▶ **Selected excerpt**
━━━━━━━━━━━━━━━━
Flink KafkaProducer flushing on savepoints

classic Classic list List threaded Threaded
4 messages Options
Reply | Threaded
Open this post in threaded view
|

Flink KafkaProducer flushing on savepoints

Witzany, Tomas
Hi,
I have a question about the at-least-once guarantees for Kafka producers when checkpointing is disabled. In our data pipeline we have a Flink job on an unlimited stream that originally, we had checkpoints turned on. Further this job is cancelled with a savepoint once a day to do some data pre and post-processing for the next day, afterwards this job is restarted from the savepoint.

The issue we have is that we want to turn off checkpointing, since it does not give us much value and only creates extra IO. When this is done this message shows up:
"Flushing on checkpoint is enabled, but checkpointing is not enabled. Disabling flushing."
This prompted us to investigate, and it seems that if you have checkpointing disabled, there are no at-least-once guarantees. 

What about if you have no checkpointing, but you make savepoints that you restore from yourself? Savepoints are the same thing as checkpoints in the code. The flink producer makes it impossible to turn on flushing and have checkpointing disabled. I can see why this is the case as there is some extra synchronization overhead related to the flushing flag being on. Is there a way to have checkpointing disabled and have at least once guarantees on savepoints?

The only thing I can think about is have checkpoints enabled with some very high periodicity so that they are never(almost) triggered. But this is a hack.

Tomas Witzany
Reply | Threaded
Open this post in threaded view
|

Re: Flink KafkaProducer flushing on savepoints

Piotr Nowojski-4
Hi,

What Flink version and which FlinkKafkaProducer version are you using?  `FlinkKafkaProducerBase` is no longer used in the latest version. I would guess some older versions, and FlinkKafkaProducer010 or later (no longer supported).

I would suggest either to use the universal FlinkKafkaProducer (universal), or FliknKafkaProducer011 (if you are using a really old Flink version that doesn't have the universal Kafka connector). Both of those should work with any Kafka version and by looking at the code it seems to me like neither of those has the problem you mentioned. If you select `org.apache.flink.streaming.connectors.kafka.FlinkKafkaProducer.Semantic#AT_LEAST_ONCE` and disable checkpointing it should be still flushing records on savepoints.

> The only thing I can think about is have checkpoints enabled with some very high periodicity so that they are never(almost) triggered. But this is a hack.

Yes, it would be a hack. But it would work.

Best,
Piotrek

wt., 2 mar 2021 o 12:09 Witzany, Tomas <[hidden email]> napisał(a):
Hi,
I have a question about the at-least-once guarantees for Kafka producers when checkpointing is disabled. In our data pipeline we have a Flink job on an unlimited stream that originally, we had checkpoints turned on. Further this job is cancelled with a savepoint once a day to do some data pre and post-processing for the next day, afterwards this job is restarted from the savepoint.

The issue we have is that we want to turn off checkpointing, since it does not give us much value and only creates extra IO. When this is done this message shows up:
"Flushing on checkpoint is enabled, but checkpointing is not enabled. Disabling flushing."
This prompted us to investigate, and it seems that if you have checkpointing disabled, there are no at-least-once guarantees.
━━━━━━━━━━━━━━━━
▶ **Material provided**
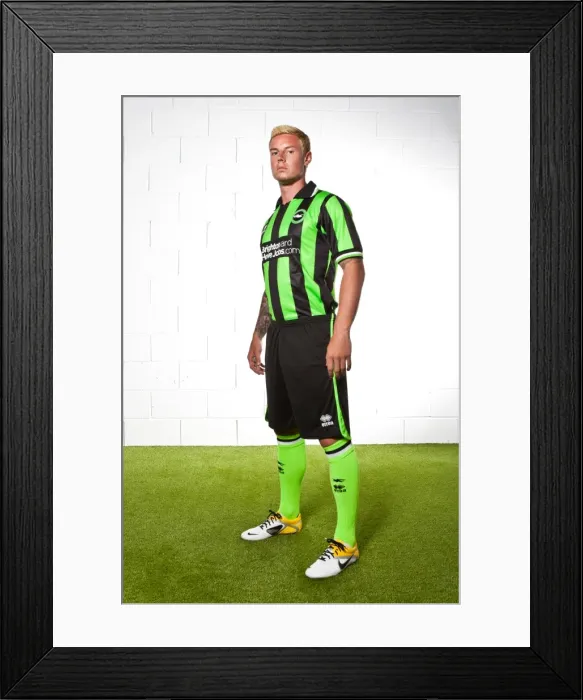 Framed Print : 2011-12 Away Games Framed Print : 2011-12 Away Games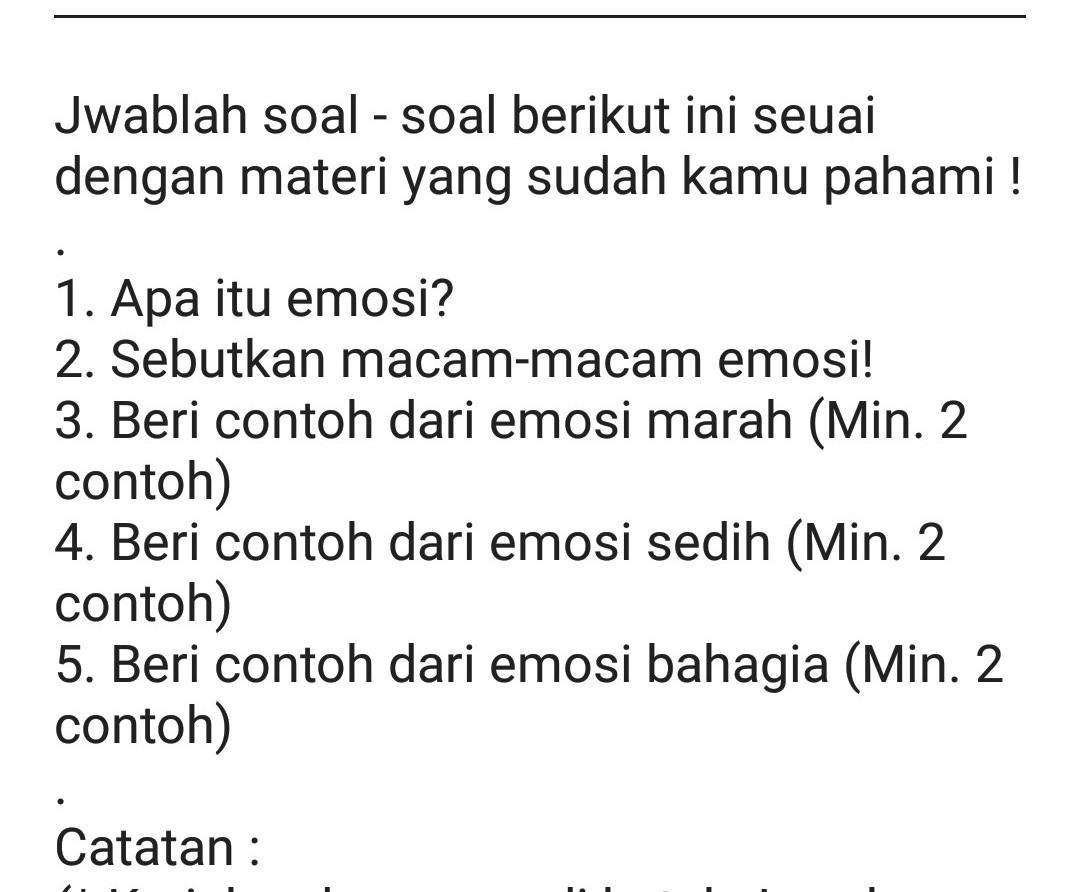 Detail Contoh Emosi Marah Nomer 14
━━━━━━━━━━━━━━━━
▶ **Job**
Go on with the thread on Flink KafkaProducer flushing on savepoints, picking up after its last sentence.

▶ **Your response**
What about if you have no checkpointing, but you make savepoints that you restore from yourself? Savepoints are the same thing as checkpoints in the code. The flink producer makes it impossible to turn on flushing and have checkpointing disabled. I can see why this is the case as there is some extra synchronization overhead related to the flushing flag being on. Is there a way to have checkpointing disabled and have at least once guarantees on savepoints?

The only thing I can think about is have checkpoints enabled with some very high periodicity so that they are never(almost) triggered. But this is a hack.

Tomas Witzany
Reply | Threaded
Open this post in threaded view
|

Re: Flink KafkaProducer flushing on savepoints

Witzany, Tomas
Hi,
thanks for your answer. It seems like it will not be possible for me to upgrade to the newer universal Flink producer, because of an older Kafka version I am reading from. So unfortunately for now I will have to go with the hack.
Thanks

From: Piotr Nowojski <[hidden email]>
Sent: 03 March 2021 21:10
To: Witzany, Tomas <[hidden email]>
Cc: [hidden email] <[hidden email]>
Subject: Re: Flink KafkaProducer flushing on savepoints
 
Hi,

What Flink version and which FlinkKafkaProducer version are you using?  `FlinkKafkaProducerBase` is no longer used in the latest version. I would guess some older versions, and FlinkKafkaProducer010 or later (no longer supported).

I would suggest either to use the universal FlinkKafkaProducer (universal), or FliknKafkaProducer011 (if you are using a really old Flink version that doesn't have the universal Kafka connector). Both of those should work with any Kafka version and by looking at the code it seems to me like neither of those has the problem you mentioned. If you select `org.apache.flink.streaming.connectors.kafka.FlinkKafkaProducer.Semantic#AT_LEAST_ONCE` and disable checkpointing it should be still flushing records on savepoints.

> The only thing I can think about is have checkpoints enabled with some very high periodicity so that they are never(almost) triggered. But this is a hack.

Yes, it would be a hack. But it would work.

Best,
Piotrek

wt., 2 mar 2021 o 12:09 Witzany, Tomas <[hidden email]> napisał(a):
Hi,
I have a question about the at-least-once guarantees for Kafka producers when checkpointing is disabled. In our data pipeline we have a Flink job on an unlimited stream that originally, we had checkpoints turned on. Further this job is cancelled with a savepoint once a day to do some data pre and post-processing for the next day, afterwards this job is restarted from the savepoint.

The issue we have is that we want to turn off checkpointing, since it does not give us much value and only creates extra IO. When this is done this message shows up:
"Flushing on checkpoint is enabled, but checkpointing is not enabled. Disabling flushing."
This prompted us to investigate, and it seems that if you have checkpointing disabled, there are no at-least-once guarantees.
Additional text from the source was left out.